WORK TO BE COMPLETED: According to the indexing documentation, what space overhead do the indexes require?

TEXT BLOCK:
+ + +

Geo Indexes (Z-order curves):

// Geospatial index with bounding box queries
sim.createGeoIndex("locations", "coordinates");

// Bounding box search
geo::MBR bbox{37.7, -122.5, 37.8, -122.4};  // San Francisco area
auto results = sim.geoQuery("locations", "coordinates", bbox);

// Radius search (within 5km of point)
auto nearby = sim.radiusQuery(
    "locations", "coordinates",
    /*lat=*/37.7749, /*lon=*/-122.4194, /*radius_km=*/5.0
);

TTL Indexes:

// Automatic expiration after TTL
sim.createTTLIndex("sessions", "expires_at", /*ttl_seconds=*/3600);

// Cleanup expired entries (call periodically)
sim.cleanupExpired("sessions", "expires_at");

Performance Characteristics:

  • Point lookups: 10-50μs (with RocksDB cache)
  • Range scans: 100K-500K keys/sec
  • Unique constraint checks: O(1) via bloom filters
  • Space overhead: 20-40% of data size

GraphIndexManager

Location: graph_index.cpp, ../include/index/graph_index.h

Adjacency list indexes for graph traversal with temporal and property graph support.

Key Schema:

Outbound edges:  graph:out:<from_pk>:<edge_id>  -> <to_pk>
Inbound edges:   graph:in:<to_pk>:<edge_id>     -> <from_pk>
Edge properties: edge:<edge_id>                 -> properties

Basic Usage:

GraphIndexManager gim(db);

// Add edge (bidirectional index)
BaseEntity edge;
edge.set("id", "edge123");
edge.set("_from", "user:alice");
edge.set("_to", "user:bob");
edge.set("type", "follows");
edge.set("since", "2024-01-01");

gim.addEdge(edge);

// Query neighbors
auto [status, out_neighbors] = gim.outNeighbors("user:alice");
for (const auto& neighbor_id : out_neighbors) {
    std::cout << "Alice follows: " << neighbor_id << std::endl;
}

auto [status2, in_neighbors] = gim.inNeighbors("user:bob");
// In-neighbors: users who follow Bob

Graph Traversal:

// BFS traversal (breadth-first)

+ + +

SUPPLIED DATA:
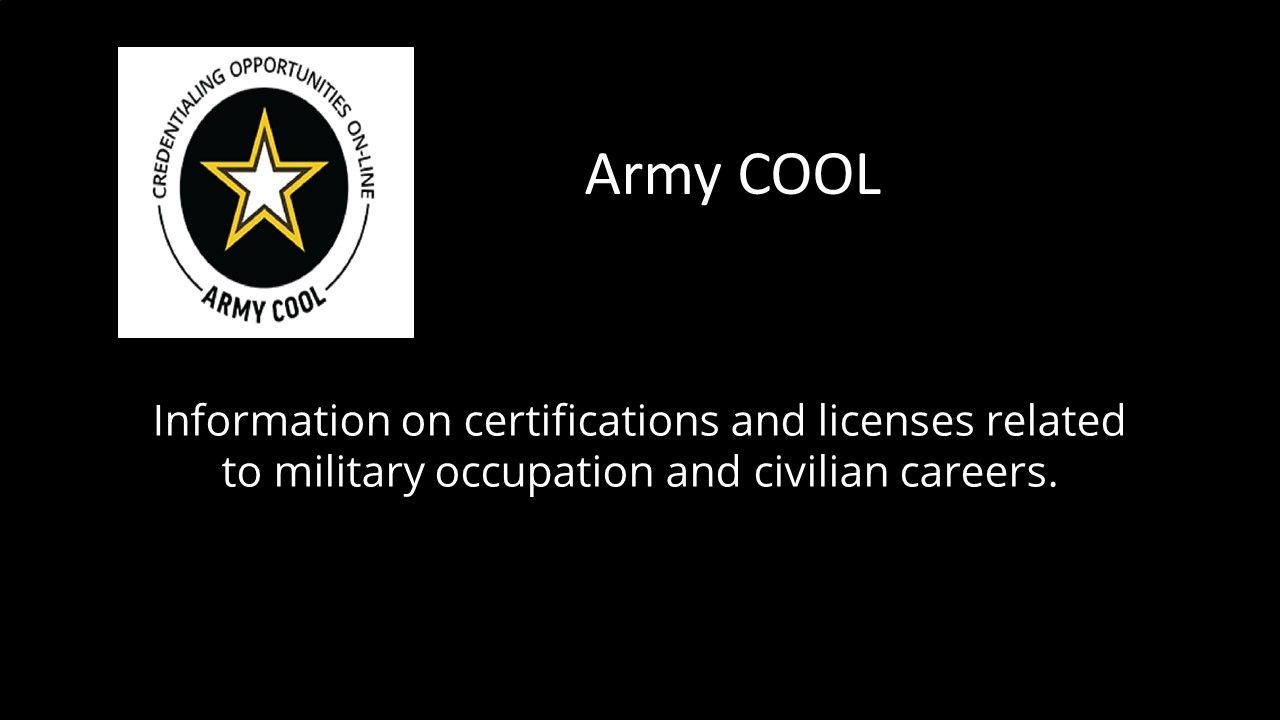 CREDENTIALING OPPORTUNITIES ON-LINE
ARMY COOL

Army COOL

Information on certifications and licenses related to military occupation and civilian careers.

+ + +

WRITTEN REPLY: 20-40% of data size.